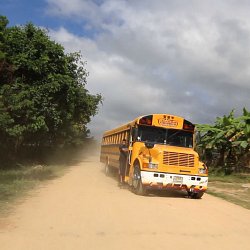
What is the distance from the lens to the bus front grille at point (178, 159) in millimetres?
14625

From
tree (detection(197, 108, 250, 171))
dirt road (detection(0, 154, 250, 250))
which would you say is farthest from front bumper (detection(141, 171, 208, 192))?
tree (detection(197, 108, 250, 171))

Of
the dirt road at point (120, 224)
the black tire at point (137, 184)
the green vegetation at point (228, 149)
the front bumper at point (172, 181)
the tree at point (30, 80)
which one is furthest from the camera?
the green vegetation at point (228, 149)

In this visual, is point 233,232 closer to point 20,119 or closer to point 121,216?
point 121,216

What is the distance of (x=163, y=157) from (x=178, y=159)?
56 centimetres

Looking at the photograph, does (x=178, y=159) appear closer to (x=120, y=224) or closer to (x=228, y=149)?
(x=120, y=224)

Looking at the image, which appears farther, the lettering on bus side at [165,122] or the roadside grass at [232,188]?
the lettering on bus side at [165,122]

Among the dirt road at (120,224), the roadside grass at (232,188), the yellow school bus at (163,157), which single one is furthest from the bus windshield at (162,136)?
the dirt road at (120,224)

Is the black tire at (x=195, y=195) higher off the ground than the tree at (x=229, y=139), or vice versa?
the tree at (x=229, y=139)

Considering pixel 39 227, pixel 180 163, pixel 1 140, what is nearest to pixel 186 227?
pixel 39 227

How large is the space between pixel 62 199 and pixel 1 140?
12.2 meters

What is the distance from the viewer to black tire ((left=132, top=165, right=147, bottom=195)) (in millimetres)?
14389

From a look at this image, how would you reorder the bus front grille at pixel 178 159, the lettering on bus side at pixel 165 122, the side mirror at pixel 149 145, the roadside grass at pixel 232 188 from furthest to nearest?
the lettering on bus side at pixel 165 122 < the roadside grass at pixel 232 188 < the side mirror at pixel 149 145 < the bus front grille at pixel 178 159

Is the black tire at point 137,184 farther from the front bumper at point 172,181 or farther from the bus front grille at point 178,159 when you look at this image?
the bus front grille at point 178,159

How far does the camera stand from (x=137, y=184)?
48.4 ft
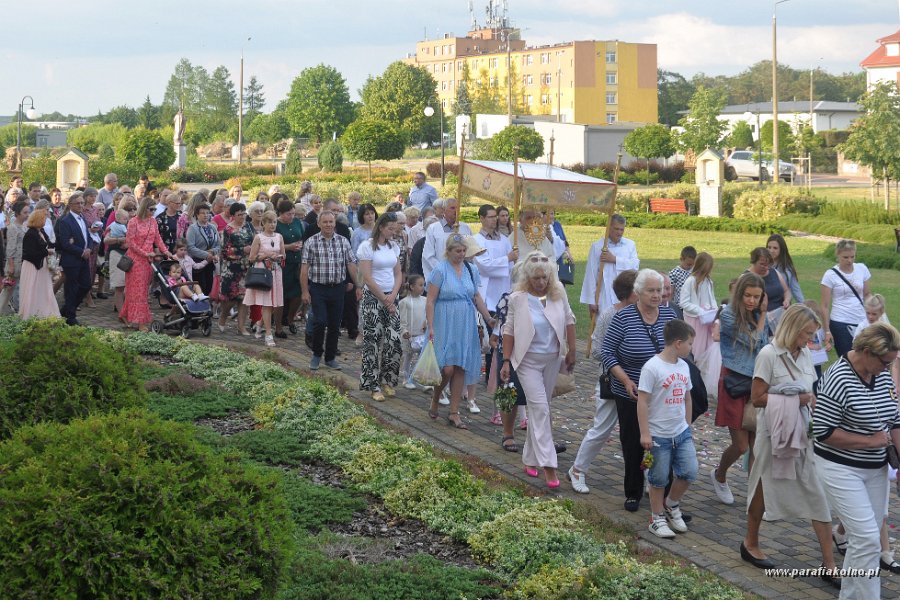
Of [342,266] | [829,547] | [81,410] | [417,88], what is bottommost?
[829,547]

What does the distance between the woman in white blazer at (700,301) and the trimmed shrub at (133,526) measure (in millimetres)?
7310

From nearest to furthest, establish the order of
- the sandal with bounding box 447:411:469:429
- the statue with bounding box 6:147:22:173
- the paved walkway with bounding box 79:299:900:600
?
the paved walkway with bounding box 79:299:900:600, the sandal with bounding box 447:411:469:429, the statue with bounding box 6:147:22:173

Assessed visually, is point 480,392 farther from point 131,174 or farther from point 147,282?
point 131,174

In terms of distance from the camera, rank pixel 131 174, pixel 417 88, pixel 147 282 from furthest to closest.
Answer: pixel 417 88
pixel 131 174
pixel 147 282

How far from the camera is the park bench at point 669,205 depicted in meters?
45.1

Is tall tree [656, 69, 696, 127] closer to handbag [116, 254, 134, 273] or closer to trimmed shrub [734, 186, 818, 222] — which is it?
trimmed shrub [734, 186, 818, 222]

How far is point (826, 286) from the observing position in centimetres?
1177

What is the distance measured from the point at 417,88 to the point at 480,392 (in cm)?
8687

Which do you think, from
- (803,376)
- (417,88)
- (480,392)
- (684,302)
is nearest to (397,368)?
(480,392)

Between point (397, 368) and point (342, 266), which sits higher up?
point (342, 266)

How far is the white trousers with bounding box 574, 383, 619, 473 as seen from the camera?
838 cm

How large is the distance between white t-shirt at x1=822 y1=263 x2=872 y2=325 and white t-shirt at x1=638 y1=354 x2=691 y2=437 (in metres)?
4.90

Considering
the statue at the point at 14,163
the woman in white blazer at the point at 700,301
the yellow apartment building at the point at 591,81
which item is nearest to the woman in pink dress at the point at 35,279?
the woman in white blazer at the point at 700,301

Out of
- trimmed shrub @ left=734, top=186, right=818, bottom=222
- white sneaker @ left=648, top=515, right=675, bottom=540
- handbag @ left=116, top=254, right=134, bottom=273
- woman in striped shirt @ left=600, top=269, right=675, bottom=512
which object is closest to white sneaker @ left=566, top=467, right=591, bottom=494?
woman in striped shirt @ left=600, top=269, right=675, bottom=512
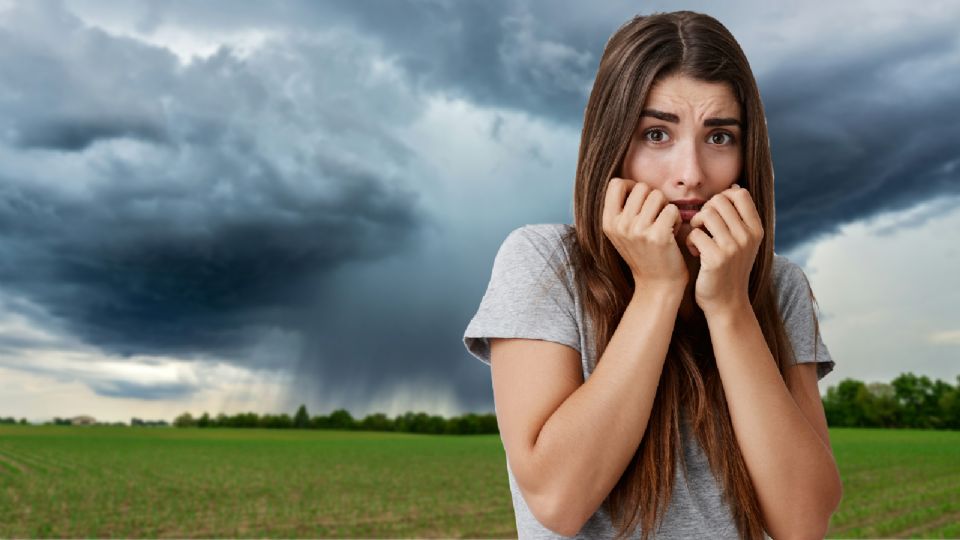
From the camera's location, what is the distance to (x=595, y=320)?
2.08 m

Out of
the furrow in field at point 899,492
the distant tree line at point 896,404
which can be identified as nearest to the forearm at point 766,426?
the furrow in field at point 899,492

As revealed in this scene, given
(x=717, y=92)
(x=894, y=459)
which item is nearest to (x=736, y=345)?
(x=717, y=92)

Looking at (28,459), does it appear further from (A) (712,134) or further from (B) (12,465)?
(A) (712,134)

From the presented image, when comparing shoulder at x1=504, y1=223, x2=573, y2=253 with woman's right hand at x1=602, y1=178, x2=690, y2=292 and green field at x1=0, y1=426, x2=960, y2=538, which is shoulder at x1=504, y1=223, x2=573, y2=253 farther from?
green field at x1=0, y1=426, x2=960, y2=538

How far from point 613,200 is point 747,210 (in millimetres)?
306

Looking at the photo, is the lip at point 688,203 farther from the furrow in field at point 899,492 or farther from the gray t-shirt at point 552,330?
the furrow in field at point 899,492

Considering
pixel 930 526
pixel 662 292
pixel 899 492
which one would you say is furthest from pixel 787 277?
pixel 899 492

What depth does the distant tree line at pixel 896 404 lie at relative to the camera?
317ft

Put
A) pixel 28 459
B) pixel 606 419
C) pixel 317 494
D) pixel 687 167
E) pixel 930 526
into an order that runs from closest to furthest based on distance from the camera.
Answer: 1. pixel 606 419
2. pixel 687 167
3. pixel 930 526
4. pixel 317 494
5. pixel 28 459

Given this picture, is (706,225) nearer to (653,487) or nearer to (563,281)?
(563,281)

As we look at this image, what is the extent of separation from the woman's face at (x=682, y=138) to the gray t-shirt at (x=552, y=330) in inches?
11.6

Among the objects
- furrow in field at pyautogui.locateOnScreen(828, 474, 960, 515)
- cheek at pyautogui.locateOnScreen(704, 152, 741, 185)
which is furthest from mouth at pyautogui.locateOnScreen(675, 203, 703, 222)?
furrow in field at pyautogui.locateOnScreen(828, 474, 960, 515)

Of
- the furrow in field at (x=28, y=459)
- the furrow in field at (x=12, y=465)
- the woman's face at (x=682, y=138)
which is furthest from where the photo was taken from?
the furrow in field at (x=28, y=459)

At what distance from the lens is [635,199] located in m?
1.98
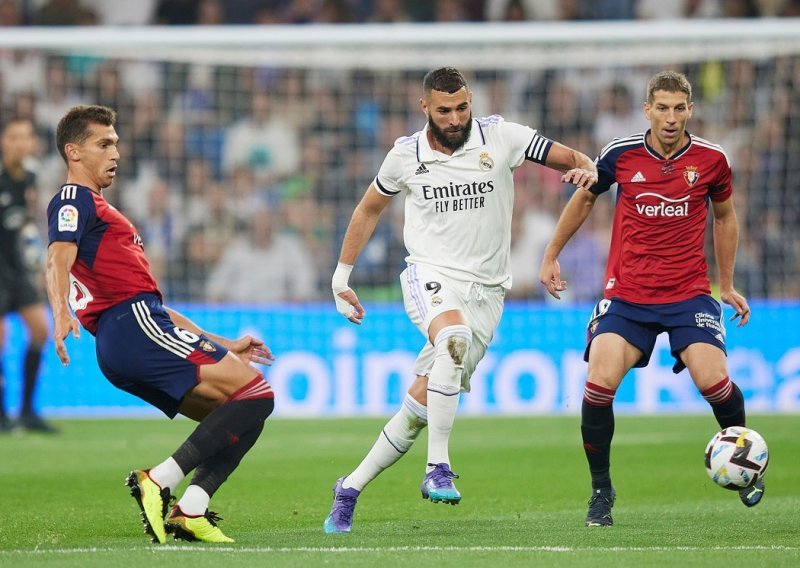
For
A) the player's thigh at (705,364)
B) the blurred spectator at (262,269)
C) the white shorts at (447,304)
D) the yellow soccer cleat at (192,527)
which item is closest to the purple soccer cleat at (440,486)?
the white shorts at (447,304)

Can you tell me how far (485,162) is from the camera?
7.64 metres

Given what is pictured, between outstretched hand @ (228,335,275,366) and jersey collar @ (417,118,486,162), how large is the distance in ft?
4.36

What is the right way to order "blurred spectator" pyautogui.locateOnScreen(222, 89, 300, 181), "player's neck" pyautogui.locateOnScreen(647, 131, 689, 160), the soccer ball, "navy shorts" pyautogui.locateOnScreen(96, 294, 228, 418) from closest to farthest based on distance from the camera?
"navy shorts" pyautogui.locateOnScreen(96, 294, 228, 418), the soccer ball, "player's neck" pyautogui.locateOnScreen(647, 131, 689, 160), "blurred spectator" pyautogui.locateOnScreen(222, 89, 300, 181)

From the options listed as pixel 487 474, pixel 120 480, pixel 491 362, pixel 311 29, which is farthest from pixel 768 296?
pixel 120 480

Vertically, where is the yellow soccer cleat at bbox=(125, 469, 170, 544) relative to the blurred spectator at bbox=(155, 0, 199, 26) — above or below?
A: below

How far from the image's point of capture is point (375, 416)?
1549 centimetres

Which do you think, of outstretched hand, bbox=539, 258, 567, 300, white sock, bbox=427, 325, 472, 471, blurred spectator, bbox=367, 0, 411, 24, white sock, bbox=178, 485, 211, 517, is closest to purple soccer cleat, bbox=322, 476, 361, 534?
white sock, bbox=427, 325, 472, 471

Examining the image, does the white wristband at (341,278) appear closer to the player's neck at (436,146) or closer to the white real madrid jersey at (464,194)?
the white real madrid jersey at (464,194)

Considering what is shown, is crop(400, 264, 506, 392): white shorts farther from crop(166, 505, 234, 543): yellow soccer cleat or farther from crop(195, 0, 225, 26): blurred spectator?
crop(195, 0, 225, 26): blurred spectator

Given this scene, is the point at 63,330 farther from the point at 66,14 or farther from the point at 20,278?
the point at 66,14

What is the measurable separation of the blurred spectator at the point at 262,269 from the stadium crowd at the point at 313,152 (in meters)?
0.02

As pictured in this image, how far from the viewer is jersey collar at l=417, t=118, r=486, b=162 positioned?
25.1 feet

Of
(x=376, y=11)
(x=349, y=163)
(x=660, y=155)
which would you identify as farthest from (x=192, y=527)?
(x=376, y=11)

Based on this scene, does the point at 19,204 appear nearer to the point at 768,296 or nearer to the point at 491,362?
the point at 491,362
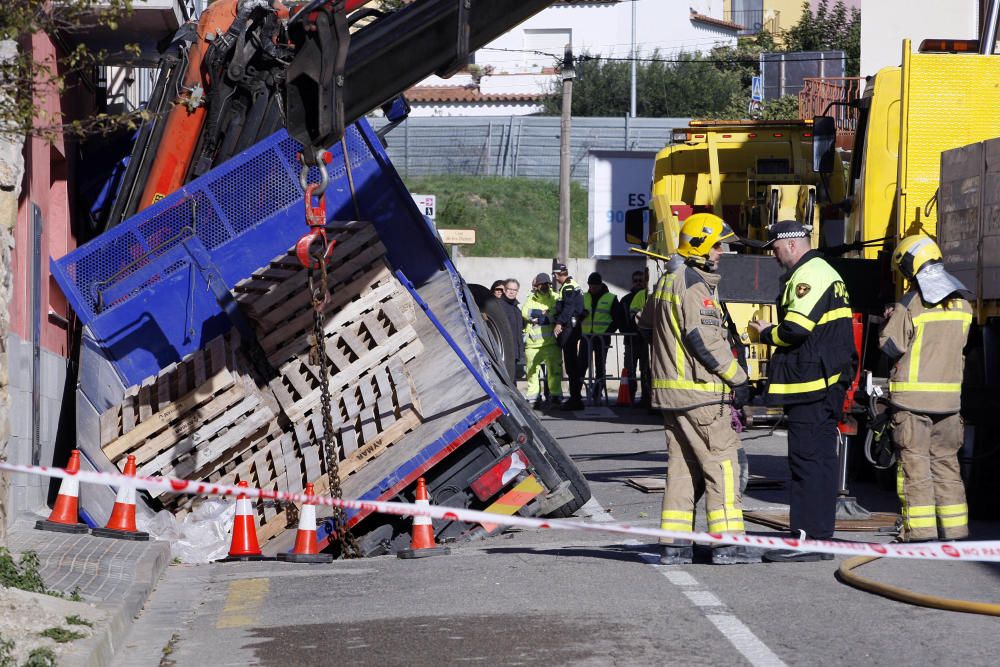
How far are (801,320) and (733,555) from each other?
4.42 ft

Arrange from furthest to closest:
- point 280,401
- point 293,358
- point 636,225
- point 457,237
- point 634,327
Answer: point 457,237, point 634,327, point 636,225, point 293,358, point 280,401

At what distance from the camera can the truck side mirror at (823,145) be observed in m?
12.8

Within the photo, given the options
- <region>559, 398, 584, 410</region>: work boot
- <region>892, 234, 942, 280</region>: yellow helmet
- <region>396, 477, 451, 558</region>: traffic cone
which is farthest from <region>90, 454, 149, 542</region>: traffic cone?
<region>559, 398, 584, 410</region>: work boot

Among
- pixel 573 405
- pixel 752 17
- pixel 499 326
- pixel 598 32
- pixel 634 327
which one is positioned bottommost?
pixel 573 405

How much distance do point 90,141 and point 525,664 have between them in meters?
10.3

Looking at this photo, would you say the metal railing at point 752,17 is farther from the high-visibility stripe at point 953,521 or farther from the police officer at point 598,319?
the high-visibility stripe at point 953,521

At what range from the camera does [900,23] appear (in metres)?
28.5

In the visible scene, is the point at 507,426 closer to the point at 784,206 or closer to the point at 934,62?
the point at 934,62

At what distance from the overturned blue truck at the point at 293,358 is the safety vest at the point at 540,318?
8818 millimetres

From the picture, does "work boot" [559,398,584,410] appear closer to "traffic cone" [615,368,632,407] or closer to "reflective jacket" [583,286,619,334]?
"traffic cone" [615,368,632,407]

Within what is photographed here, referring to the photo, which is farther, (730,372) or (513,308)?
(513,308)

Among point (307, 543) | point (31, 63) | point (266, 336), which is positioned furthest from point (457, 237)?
point (31, 63)

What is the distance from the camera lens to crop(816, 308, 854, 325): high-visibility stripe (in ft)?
27.3

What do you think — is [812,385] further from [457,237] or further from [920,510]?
[457,237]
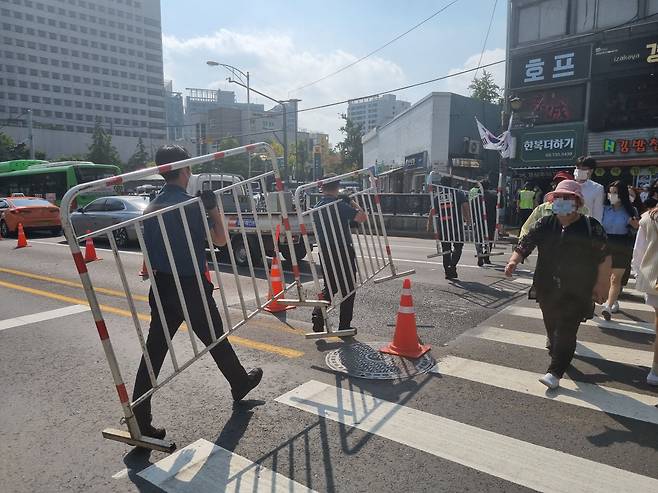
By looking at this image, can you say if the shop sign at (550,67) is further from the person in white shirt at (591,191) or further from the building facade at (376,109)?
the building facade at (376,109)

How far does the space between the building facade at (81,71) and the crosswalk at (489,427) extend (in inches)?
4109

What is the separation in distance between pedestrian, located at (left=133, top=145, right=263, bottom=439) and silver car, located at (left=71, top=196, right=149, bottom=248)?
11.0 m

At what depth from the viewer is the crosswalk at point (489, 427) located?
9.73ft

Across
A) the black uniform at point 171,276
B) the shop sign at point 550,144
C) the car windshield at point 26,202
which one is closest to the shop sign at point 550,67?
the shop sign at point 550,144

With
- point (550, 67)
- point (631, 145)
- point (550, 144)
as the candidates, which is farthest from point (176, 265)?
point (550, 67)

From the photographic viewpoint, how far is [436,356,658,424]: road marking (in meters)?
3.85

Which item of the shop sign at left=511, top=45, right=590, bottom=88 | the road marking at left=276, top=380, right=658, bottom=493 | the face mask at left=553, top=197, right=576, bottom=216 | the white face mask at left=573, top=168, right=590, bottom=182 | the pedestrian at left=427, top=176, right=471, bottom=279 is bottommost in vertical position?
the road marking at left=276, top=380, right=658, bottom=493

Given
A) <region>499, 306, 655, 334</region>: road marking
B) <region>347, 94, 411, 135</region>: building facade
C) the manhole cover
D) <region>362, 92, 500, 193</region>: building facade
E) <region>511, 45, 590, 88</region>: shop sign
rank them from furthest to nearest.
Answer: <region>347, 94, 411, 135</region>: building facade < <region>362, 92, 500, 193</region>: building facade < <region>511, 45, 590, 88</region>: shop sign < <region>499, 306, 655, 334</region>: road marking < the manhole cover

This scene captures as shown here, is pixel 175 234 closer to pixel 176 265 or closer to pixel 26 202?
pixel 176 265

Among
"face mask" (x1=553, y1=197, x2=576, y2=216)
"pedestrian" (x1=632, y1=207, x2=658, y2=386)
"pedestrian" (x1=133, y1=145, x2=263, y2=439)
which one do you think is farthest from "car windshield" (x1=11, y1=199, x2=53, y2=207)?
"pedestrian" (x1=632, y1=207, x2=658, y2=386)

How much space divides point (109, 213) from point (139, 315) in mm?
9201

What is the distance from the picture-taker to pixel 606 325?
6.15m

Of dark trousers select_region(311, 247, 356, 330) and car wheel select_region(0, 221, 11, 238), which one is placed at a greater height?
dark trousers select_region(311, 247, 356, 330)

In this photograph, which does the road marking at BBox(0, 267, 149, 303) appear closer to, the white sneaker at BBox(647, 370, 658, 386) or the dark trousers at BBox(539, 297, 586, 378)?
the dark trousers at BBox(539, 297, 586, 378)
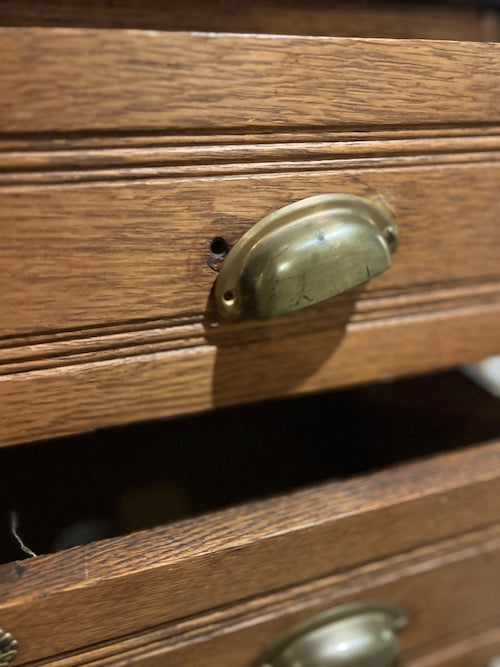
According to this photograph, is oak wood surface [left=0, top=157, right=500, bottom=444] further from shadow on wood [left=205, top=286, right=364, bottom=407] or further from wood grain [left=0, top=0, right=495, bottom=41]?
wood grain [left=0, top=0, right=495, bottom=41]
# # #
OBJECTIVE
Please reproduce the rows word for word, starting at the line that contains "How much space" and ending at the last line of the rows, leaving the pictures out.

FINISHED TASK
How much space divides point (109, 213) from point (139, 315) in mm?
9201

What is the distance from the picture-taker to pixel 606 325?
6.15m

Of dark trousers select_region(311, 247, 356, 330) and car wheel select_region(0, 221, 11, 238), which one is placed at a greater height?
dark trousers select_region(311, 247, 356, 330)

In this photograph, which does the road marking at BBox(0, 267, 149, 303) appear closer to, the white sneaker at BBox(647, 370, 658, 386) or the dark trousers at BBox(539, 297, 586, 378)?
the dark trousers at BBox(539, 297, 586, 378)
According to this photograph, is oak wood surface [left=0, top=157, right=500, bottom=444] further from shadow on wood [left=205, top=286, right=364, bottom=407] or further from wood grain [left=0, top=0, right=495, bottom=41]?
wood grain [left=0, top=0, right=495, bottom=41]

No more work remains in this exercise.